⟨

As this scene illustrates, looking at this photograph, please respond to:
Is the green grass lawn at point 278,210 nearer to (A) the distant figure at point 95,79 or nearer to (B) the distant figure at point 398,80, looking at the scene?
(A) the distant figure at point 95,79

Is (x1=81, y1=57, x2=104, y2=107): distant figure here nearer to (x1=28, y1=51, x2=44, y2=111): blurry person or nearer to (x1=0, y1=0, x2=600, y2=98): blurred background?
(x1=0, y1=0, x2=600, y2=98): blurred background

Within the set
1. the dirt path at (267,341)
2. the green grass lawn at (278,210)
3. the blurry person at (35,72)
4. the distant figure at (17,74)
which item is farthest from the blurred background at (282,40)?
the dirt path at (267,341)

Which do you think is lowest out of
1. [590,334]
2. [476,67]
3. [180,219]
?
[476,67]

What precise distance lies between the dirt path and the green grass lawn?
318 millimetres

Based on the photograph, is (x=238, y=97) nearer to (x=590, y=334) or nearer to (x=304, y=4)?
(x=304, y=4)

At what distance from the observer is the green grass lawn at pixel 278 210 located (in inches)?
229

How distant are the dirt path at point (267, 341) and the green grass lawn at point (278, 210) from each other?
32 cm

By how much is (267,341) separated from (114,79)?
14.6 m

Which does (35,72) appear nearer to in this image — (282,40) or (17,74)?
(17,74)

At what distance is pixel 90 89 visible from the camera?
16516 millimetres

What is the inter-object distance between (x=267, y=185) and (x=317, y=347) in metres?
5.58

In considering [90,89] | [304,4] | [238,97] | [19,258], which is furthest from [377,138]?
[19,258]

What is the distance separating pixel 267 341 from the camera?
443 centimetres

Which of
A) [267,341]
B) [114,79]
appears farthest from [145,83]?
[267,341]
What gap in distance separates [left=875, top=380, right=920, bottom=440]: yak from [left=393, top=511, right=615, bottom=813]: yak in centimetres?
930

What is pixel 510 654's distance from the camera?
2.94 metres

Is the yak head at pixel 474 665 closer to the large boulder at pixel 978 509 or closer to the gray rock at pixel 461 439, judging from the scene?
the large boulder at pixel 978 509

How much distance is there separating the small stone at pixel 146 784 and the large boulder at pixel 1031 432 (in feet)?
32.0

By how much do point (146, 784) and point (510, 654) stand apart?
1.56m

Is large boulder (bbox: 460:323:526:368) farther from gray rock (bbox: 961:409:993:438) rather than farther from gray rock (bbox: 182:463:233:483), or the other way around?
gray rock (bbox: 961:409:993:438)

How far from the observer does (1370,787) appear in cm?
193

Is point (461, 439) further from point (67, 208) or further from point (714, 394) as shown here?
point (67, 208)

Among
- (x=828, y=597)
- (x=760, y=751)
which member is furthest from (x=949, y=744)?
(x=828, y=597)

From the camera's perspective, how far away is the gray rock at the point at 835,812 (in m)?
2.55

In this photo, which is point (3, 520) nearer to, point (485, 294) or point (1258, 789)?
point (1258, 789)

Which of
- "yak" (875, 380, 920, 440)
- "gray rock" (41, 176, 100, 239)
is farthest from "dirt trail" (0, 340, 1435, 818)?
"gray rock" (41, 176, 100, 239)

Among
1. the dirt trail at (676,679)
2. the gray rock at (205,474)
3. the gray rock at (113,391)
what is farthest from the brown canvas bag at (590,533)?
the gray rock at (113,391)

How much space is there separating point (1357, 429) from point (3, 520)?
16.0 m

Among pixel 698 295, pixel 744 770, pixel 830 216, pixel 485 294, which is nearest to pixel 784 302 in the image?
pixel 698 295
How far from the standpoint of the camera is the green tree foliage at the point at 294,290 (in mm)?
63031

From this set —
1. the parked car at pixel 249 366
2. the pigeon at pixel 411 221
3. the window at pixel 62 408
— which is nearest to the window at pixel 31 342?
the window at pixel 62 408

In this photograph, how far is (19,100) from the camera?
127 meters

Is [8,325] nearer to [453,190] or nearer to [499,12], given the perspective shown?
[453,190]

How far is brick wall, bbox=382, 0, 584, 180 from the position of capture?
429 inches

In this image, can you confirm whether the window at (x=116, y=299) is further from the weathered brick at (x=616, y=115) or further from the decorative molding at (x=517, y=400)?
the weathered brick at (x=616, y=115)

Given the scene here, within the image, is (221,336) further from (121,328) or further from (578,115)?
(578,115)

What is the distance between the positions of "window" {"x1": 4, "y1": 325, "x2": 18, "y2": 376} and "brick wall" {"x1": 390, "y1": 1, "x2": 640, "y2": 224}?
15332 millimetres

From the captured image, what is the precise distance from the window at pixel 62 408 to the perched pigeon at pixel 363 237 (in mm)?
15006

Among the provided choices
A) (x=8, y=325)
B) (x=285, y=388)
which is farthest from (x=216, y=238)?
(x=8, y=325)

⟩

Copy every row above word for word, changing nothing.

As this scene illustrates, looking at this photograph, please respond to:
Is the green grass lawn at point 278,210 nearer to (A) the distant figure at point 95,79 or nearer to (B) the distant figure at point 398,80, looking at the scene?
(A) the distant figure at point 95,79

Is (x1=81, y1=57, x2=104, y2=107): distant figure here nearer to (x1=28, y1=51, x2=44, y2=111): blurry person or nearer to (x1=0, y1=0, x2=600, y2=98): blurred background?
(x1=0, y1=0, x2=600, y2=98): blurred background

Within the set
1. the dirt path at (267,341)
2. the green grass lawn at (278,210)
3. the blurry person at (35,72)
4. the distant figure at (17,74)
which item is farthest from the blurred background at (282,40)?
the dirt path at (267,341)

Which do you think is lowest out of
1. [590,334]
2. [476,67]
3. [180,219]
?
[476,67]

What precise distance lies between the dirt path and the green grass lawn?
318 millimetres

Based on the photograph, is (x=238, y=97) nearer to (x=590, y=334) or nearer to (x=304, y=4)?
(x=304, y=4)

At what distance from the observer is the green grass lawn at pixel 278 210 located (in inches)?
229

How distant are the dirt path at point (267, 341) and the green grass lawn at point (278, 210) from each other?
32 cm

By how much is (267,341) separated from (114,79)?
14.6 m

Which does (35,72) appear nearer to in this image — (282,40) or (17,74)?
(17,74)

At what distance is pixel 90 89 visible from the camera?
16516 millimetres

What is the inter-object distance between (x=267, y=185) and (x=317, y=347) in metres?
5.58

In considering [90,89] | [304,4] | [238,97] | [19,258], which is furthest from [377,138]?
[19,258]

What is the distance separating pixel 267 341 from the camera?
443 centimetres

Which of
A) [267,341]
B) [114,79]
appears farthest from [145,83]?
[267,341]
What gap in distance separates [left=875, top=380, right=920, bottom=440]: yak from [left=393, top=511, right=615, bottom=813]: yak in centimetres?
930

What is pixel 510 654's distance from the camera?
2.94 metres

Is the yak head at pixel 474 665 closer to the large boulder at pixel 978 509 or closer to the gray rock at pixel 461 439, judging from the scene?
the large boulder at pixel 978 509

How much distance is there separating the small stone at pixel 146 784 and the large boulder at pixel 1031 432 (in feet)?
32.0

By how much do point (146, 784) and point (510, 654) stand apart?
1.56m

Is large boulder (bbox: 460:323:526:368) farther from gray rock (bbox: 961:409:993:438) rather than farther from gray rock (bbox: 182:463:233:483), or the other way around?
gray rock (bbox: 961:409:993:438)

How far from the observer does (1370,787) appear in cm?
193

Is point (461, 439) further from point (67, 208) or further from point (714, 394) as shown here?
point (67, 208)

Among
- (x=828, y=597)
- (x=760, y=751)
which member is furthest from (x=949, y=744)?
(x=828, y=597)

From the camera's perspective, how far away is the gray rock at the point at 835,812 (in m)?
2.55

In this photo, which is point (3, 520) nearer to, point (485, 294) or point (1258, 789)?
point (1258, 789)

Which of
- "yak" (875, 380, 920, 440)
- "gray rock" (41, 176, 100, 239)
is farthest from "dirt trail" (0, 340, 1435, 818)?
"gray rock" (41, 176, 100, 239)

Among
1. the dirt trail at (676,679)
2. the gray rock at (205,474)
3. the gray rock at (113,391)
what is farthest from the brown canvas bag at (590,533)?
the gray rock at (113,391)

How much space is there separating point (1357, 429) from point (3, 520)?
16.0 m

Among pixel 698 295, pixel 744 770, pixel 830 216, pixel 485 294, which is nearest to pixel 784 302 in the image?
pixel 698 295
How far from the standpoint of the camera is the green tree foliage at the point at 294,290 (in mm)?
63031

From this set —
1. the parked car at pixel 249 366
2. the pigeon at pixel 411 221
3. the window at pixel 62 408
— which is nearest to the window at pixel 31 342?
the window at pixel 62 408

In this photograph, how far is (19,100) from the camera?
127 meters

Is [8,325] nearer to [453,190] or nearer to [499,12], given the perspective shown?
[453,190]

How far is brick wall, bbox=382, 0, 584, 180 from the position of capture?
429 inches

In this image, can you confirm whether the window at (x=116, y=299) is further from the weathered brick at (x=616, y=115) or further from the decorative molding at (x=517, y=400)?
the weathered brick at (x=616, y=115)

Given the scene here, within the image, is (221,336) further from (121,328) or further from (578,115)?
(578,115)

What is the distance between the positions of "window" {"x1": 4, "y1": 325, "x2": 18, "y2": 376} and "brick wall" {"x1": 390, "y1": 1, "x2": 640, "y2": 224}?
15332 millimetres

From the captured image, what is the precise distance from the window at pixel 62 408 to the perched pigeon at pixel 363 237 (in mm)?
15006

Among the provided choices
A) (x=8, y=325)
B) (x=285, y=388)
which is farthest from (x=216, y=238)?
(x=8, y=325)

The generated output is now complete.